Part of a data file
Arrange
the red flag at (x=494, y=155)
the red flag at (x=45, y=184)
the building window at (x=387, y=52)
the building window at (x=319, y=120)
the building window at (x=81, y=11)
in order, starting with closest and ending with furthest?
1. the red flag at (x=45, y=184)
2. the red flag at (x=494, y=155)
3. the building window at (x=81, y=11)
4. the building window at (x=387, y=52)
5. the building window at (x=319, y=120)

SHORT TASK
Copy the records above word for word, keeping every line.

EXPECTED ANSWER
Arrange
the red flag at (x=494, y=155)
the red flag at (x=45, y=184)
the building window at (x=387, y=52)
the building window at (x=319, y=120)
the building window at (x=81, y=11)
in order, starting with closest and ending with furthest?
1. the red flag at (x=45, y=184)
2. the red flag at (x=494, y=155)
3. the building window at (x=81, y=11)
4. the building window at (x=387, y=52)
5. the building window at (x=319, y=120)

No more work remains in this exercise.